With the current climate summit being held in Glasgow there is plenty of discussion regarding sustainable agriculture and how it can be the solution for climate change and not the problem.

Our property “Ballyvaughan” in the Clare Valley SA has had to face many challenges over the past five years with well below average rainfall and very short growing seasons. 2021 has been another very short growing season from June to early November and for the first time ever we had to feed our breeders in containment until there was enough growth in the pastures to graze them. After research we have started to implement various strategies to improve the health of our soil and therefore the resilience of our farming enterprise. Our ultimate aim is to manage our land and cattle in a sustainable way.

Previously this has included introducing dung beetles, the biological control of Salvation Jane, fencing off creek areas and dams, planting trees for shelter and shade and recently purchasing a double disc direct pasture seeder to increase the productivity and diversity of plants in our hills pasture. A multi species crop was dry seeded in late April in readiness for the break in the season and then the cows were cell grazed on this feed. We also trialed two different organic fertilizers ‘Neutrog rapid raiser’ which is a chicken manure based product and ‘Worm Hit’ which are pellets made from worm castings. Our aim is to have better plant cover over all our property and by using rotational grazing methods and having pastures with plenty of diversity, we are seeing some promising results. Personally, we are aiming to grow healthy soils with plenty of carbon and micro-organisms, which in turn will grow healthy plants, which leads to healthy animals and ultimately healthy humans.

Steve has also been busy creating a number of ‘Johnson Su bioreactors’ after seeing them on Youtube. Essentially, they are big composters’ that are designed in such a way that the matter that is decomposing doesn’t need to be turned and still aerates. The product at the end (it takes a year to form) contains many different trace elements that are mixed with water and used as either a foliar spray or at seeding to activate the seed.

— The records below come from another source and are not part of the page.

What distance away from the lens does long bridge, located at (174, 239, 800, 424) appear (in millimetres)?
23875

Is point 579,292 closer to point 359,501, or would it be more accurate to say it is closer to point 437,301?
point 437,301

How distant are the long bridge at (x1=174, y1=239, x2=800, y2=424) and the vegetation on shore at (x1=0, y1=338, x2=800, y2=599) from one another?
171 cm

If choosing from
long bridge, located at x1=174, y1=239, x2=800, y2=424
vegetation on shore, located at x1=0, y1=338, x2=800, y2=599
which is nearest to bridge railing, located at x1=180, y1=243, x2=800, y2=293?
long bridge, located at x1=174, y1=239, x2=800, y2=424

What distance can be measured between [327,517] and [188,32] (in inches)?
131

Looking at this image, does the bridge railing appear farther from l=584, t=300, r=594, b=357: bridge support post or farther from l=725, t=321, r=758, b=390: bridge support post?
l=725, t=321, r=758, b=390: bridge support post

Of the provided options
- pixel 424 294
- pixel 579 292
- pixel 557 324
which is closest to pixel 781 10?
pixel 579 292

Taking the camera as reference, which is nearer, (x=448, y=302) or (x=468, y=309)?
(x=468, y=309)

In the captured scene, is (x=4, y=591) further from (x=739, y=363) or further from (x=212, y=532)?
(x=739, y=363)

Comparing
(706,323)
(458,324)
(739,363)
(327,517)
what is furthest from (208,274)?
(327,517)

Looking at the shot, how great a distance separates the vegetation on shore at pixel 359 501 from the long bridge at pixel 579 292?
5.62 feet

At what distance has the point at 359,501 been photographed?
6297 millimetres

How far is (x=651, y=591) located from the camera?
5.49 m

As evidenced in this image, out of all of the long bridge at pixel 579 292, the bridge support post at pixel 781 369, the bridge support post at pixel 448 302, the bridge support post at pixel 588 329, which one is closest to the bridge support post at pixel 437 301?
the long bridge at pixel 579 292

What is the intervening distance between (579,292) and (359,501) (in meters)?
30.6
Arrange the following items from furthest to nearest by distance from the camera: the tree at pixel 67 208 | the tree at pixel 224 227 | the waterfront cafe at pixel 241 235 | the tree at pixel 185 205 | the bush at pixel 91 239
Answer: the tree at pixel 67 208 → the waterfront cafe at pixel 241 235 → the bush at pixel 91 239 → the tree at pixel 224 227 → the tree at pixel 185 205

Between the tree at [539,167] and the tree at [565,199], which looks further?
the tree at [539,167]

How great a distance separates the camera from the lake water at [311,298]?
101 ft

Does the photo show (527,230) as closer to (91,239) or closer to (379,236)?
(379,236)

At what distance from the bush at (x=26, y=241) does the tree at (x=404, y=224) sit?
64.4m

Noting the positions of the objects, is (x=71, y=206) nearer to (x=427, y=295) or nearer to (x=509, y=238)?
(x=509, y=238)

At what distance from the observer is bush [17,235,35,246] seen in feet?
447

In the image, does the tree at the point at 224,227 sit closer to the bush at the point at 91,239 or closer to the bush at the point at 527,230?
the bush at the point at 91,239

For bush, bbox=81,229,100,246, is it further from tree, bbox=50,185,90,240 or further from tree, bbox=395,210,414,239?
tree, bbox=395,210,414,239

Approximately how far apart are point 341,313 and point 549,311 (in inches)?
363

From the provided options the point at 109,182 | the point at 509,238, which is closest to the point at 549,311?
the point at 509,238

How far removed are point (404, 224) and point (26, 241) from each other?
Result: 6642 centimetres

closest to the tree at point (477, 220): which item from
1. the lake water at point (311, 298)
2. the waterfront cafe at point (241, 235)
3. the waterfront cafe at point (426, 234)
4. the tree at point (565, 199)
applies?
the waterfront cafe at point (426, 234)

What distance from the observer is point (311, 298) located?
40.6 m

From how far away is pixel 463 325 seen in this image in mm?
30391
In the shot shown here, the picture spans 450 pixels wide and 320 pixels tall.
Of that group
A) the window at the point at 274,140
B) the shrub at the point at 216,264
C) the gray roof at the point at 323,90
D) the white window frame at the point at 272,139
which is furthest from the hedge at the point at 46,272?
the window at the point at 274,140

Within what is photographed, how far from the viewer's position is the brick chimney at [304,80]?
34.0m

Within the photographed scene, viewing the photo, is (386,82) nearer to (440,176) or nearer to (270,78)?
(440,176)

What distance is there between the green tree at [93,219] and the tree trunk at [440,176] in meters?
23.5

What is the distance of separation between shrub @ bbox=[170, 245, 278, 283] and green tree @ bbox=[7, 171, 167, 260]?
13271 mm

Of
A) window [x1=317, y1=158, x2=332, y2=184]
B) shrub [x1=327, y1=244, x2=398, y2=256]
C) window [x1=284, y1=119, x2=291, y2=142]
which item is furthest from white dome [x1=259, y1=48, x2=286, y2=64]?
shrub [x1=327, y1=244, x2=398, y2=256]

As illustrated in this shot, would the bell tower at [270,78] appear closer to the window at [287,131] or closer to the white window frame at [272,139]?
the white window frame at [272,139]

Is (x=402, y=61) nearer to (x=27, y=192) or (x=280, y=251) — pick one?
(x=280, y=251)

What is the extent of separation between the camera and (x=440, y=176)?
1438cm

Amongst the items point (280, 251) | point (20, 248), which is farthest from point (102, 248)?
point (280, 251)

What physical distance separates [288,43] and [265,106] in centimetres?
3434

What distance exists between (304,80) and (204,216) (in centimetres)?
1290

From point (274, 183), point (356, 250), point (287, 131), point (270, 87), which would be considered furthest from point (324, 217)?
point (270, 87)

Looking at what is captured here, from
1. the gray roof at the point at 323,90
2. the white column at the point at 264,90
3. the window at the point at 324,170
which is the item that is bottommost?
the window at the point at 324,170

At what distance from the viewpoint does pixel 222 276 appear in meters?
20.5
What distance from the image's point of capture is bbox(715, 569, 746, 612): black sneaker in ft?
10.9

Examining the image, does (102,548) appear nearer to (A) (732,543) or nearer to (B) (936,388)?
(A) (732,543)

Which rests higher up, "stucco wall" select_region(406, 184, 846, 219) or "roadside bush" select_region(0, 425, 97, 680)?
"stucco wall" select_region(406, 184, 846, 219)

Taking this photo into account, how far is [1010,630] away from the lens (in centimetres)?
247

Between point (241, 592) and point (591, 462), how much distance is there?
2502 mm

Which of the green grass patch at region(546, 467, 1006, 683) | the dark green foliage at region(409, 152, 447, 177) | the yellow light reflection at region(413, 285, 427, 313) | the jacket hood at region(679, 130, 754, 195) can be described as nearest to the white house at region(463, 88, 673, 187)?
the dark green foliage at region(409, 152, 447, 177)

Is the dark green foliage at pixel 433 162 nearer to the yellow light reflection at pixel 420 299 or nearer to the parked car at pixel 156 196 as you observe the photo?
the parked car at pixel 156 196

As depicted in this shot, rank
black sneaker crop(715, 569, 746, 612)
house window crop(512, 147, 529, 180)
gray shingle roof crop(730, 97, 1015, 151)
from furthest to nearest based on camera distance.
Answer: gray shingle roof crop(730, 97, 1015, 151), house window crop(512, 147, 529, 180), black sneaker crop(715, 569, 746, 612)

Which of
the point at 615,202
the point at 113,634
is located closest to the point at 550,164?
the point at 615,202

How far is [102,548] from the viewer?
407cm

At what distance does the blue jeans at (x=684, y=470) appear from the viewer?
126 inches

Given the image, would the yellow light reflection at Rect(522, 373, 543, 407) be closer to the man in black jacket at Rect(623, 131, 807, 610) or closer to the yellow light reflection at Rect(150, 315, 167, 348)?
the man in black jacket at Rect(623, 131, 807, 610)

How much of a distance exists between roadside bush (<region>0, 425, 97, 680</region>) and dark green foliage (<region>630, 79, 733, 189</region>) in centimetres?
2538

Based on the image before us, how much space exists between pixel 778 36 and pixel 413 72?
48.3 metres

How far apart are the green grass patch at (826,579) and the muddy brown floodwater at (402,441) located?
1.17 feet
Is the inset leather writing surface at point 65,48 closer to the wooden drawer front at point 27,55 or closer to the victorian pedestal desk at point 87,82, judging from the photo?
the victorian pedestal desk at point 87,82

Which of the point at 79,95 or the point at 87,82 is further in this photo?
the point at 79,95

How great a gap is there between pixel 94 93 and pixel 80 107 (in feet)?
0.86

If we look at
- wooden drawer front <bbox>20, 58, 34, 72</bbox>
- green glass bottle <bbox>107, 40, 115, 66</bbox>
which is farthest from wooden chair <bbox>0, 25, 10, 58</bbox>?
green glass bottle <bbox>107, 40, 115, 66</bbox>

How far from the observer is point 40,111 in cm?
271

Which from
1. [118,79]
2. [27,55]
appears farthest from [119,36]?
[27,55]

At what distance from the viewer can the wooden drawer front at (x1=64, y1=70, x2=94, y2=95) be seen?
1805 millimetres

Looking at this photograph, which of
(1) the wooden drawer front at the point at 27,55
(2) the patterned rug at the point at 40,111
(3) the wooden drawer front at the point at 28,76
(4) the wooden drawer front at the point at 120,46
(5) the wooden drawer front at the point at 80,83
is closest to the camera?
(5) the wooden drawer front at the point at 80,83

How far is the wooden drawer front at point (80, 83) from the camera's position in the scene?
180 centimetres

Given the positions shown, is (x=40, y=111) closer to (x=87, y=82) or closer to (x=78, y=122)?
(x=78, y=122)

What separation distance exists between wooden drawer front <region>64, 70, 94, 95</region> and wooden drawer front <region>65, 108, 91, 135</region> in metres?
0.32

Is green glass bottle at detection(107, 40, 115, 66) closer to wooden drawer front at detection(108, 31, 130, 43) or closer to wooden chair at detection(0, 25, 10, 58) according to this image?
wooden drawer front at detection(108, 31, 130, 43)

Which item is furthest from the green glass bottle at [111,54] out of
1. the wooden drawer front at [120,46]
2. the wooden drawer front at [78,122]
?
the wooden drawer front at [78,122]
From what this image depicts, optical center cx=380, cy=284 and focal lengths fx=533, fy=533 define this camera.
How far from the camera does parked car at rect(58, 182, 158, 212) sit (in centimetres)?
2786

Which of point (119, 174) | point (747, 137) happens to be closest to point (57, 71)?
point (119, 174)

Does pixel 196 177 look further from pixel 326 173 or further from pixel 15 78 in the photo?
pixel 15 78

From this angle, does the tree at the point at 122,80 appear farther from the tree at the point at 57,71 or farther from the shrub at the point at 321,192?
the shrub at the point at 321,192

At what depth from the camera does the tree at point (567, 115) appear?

There is enough product in 1 bioreactor to spray 600 hectares.

Our cattle graze on the hills pasture over winter and spring and then become “stubble munchers” on the arable plains that have been cropped, over summer. This allows us to rest our pastures and utilize the stubble resource. We also find that the cattle increase the fertility and biodiversity of the cropping soil. Our region is a strong industrial farming cropping area where often the use of livestock is often frowned upon, but we see the cattle as great convertors of byproducts that would normally be wasted. Certainly, the profit margin of livestock compared to the tight margins of cropping is making many croppers consider the advantages of a having a more diverse enterprise.

The health and productivity of our cattle has increased enormously over the years and our hope is that this will continue as we improve the health of our land from the soil up. We need to pass the land onto the next generation in better condition and so it will be financially viable and have the ability to survive whatever the weather throws at us.